Why Arab Intellectuals Missed Arab Spring
No Thomas Paines, no Vaclav Havels—and maybe that's a good thing
By Mark Russell,  Newser Staff
Posted Oct 30, 2011 7:39 AM CDT
Thousands of Bahrainis listen to speeches and raise flags of Bahrain, top, and Libya yesterday, during a rally in the western village of Hajar, Bahrain.   (AP Photo/Hasan Jamali)

(Newser) – The Arab Spring protests that have roiled the Middle East for the past 10 months may have ousted dictators and brought more democracy to the region, but they've done so with precious little help from the Arab world's intellectuals, writes Robert Worth in an analysis in the New York Times. After years of being suppressed into silence or bought off with oil money, no intellectuals have risen up to give voice or face to these revolutions—no Thomas Paines, no Vaclav Havels, no Vladimir Lenins.

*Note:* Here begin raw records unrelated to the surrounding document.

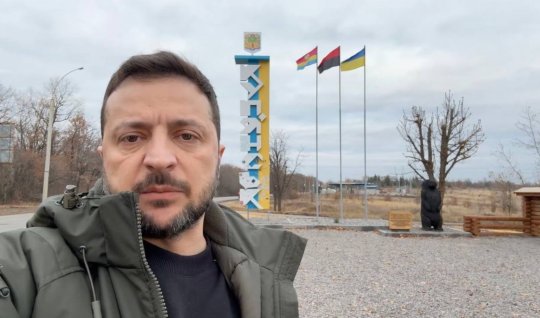 Зеленский в Купянске, где идут ожесточенные бои&nbsp;- ФОТО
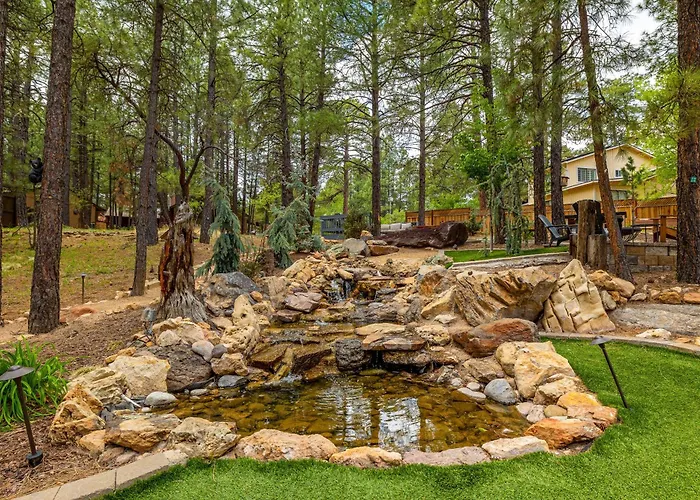 Holiday home Big R Hot Tub Arcades Large Deck Retreat Near Attractions Flagstaff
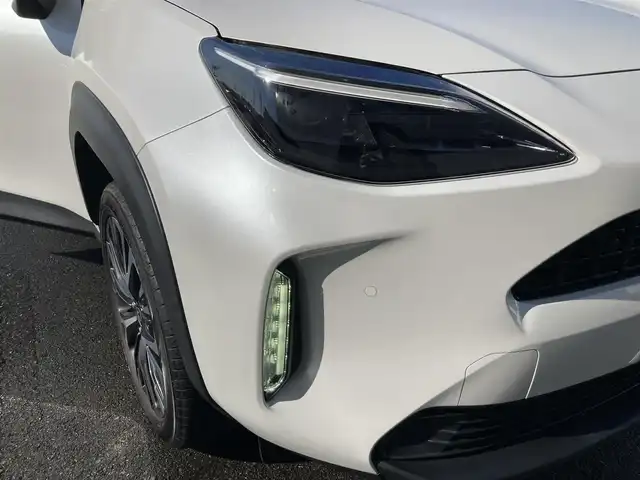 トヨタ ヤリスクロス ハイブリッド Z 静岡県 2022(令4)年 5.6万km プラチナホワイトパールマイカ ワンオーナー/純正ディズプレイオーディオ/Bluetooth　Apple CarPlay　AM FM/全方位カメラ/前後ドライブレコーダー/ビルトインETC2.0/レーダークルーズコントロール/D N席シートヒーター/ステアリングヒーター/オートハイビーム/LEDヘッドライト/ブラインドスポットモニター/純正18インチアルミホイール/スペアキーあり/プッシュスタート/純正フロアマット/取説保証書あり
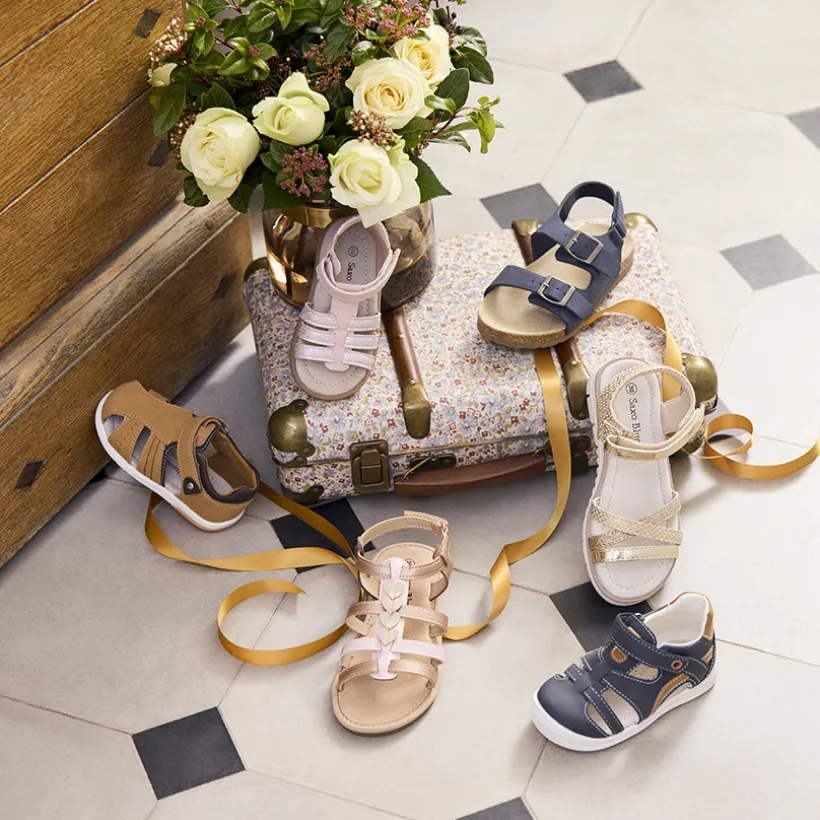 Sandales bicolores à cœurs pour fille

The few remaining independent Arab intellectuals may support the uprisings, but they've been followers, like everyone else, not leaders. And for some, that's as it should be. “I don’t think there is a need for intellectuals to spearhead any revolution,” said an Iraq-born poet who teaches at New York University. “It is no longer a movement to be led by heroes.” And while many think that in the age of social media, movements no longer need grand leaders, others are skeptical because of past revolutionaries: "Let the killing of Gadhafi be a lesson to the revolutionaries as much as to the rulers,” one Arab user tweeted last week. “And let revolutionaries everywhere remember that Gadhafi came to power by making his own revolution 40 years ago."